The glut of hotel rooms is the latest indicator that interest in the pope’s visit may be far below organizers’ expectations of 1 million people for Francis’ Sept. 27 Mass on the Benjamin Franklin Parkway – the last public event of his six-day, three-city U.S. tour.

SEPTA, the regional transit agency, said it sold just 60,000 passes for special commuter trains to the outdoor Mass – about 115,000 fewer than expected. About 1,100 buses have registered to bring people to papal events. Organizers had predicted 5,000 buses would sign up.

A plan this week to let people camp out in a city park during the pope’s visit fizzled within 24 hours due to lack of interest.
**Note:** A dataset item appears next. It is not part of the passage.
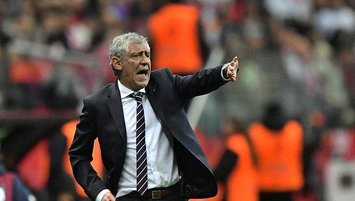 Koltuk artık Santos'un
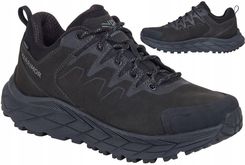 Zdjęcie Karrimor Goshawk Low K1106 Blk Czarny - Łęczna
Residents have also reported trouble renting out rooms to would-be visitors on Airbnb and other home-sharing websites.

Nutter suggested some of the late hotel bookings would come from the people who snapped up the 30,000 tickets made available to the public last week for the pope’s biggest Philadelphia events.

“I think you’re going to see some late decision-making going on,” Nutter said. “Folks are going to try to grab those rooms.”

Donna Crilley Farrell, executive director of the World Meeting of Families, the triennial Catholic conference attracting the pope to Philadelphia, said organizers based their crowd predictions on previous papal appearances. More than 900,000 people attended a Mass at the last World Meeting, in 2012 in Milan.

“It’s never been a determining factor for us about success,” Farrell said. “We always thought a million, million and a half. We still think that.”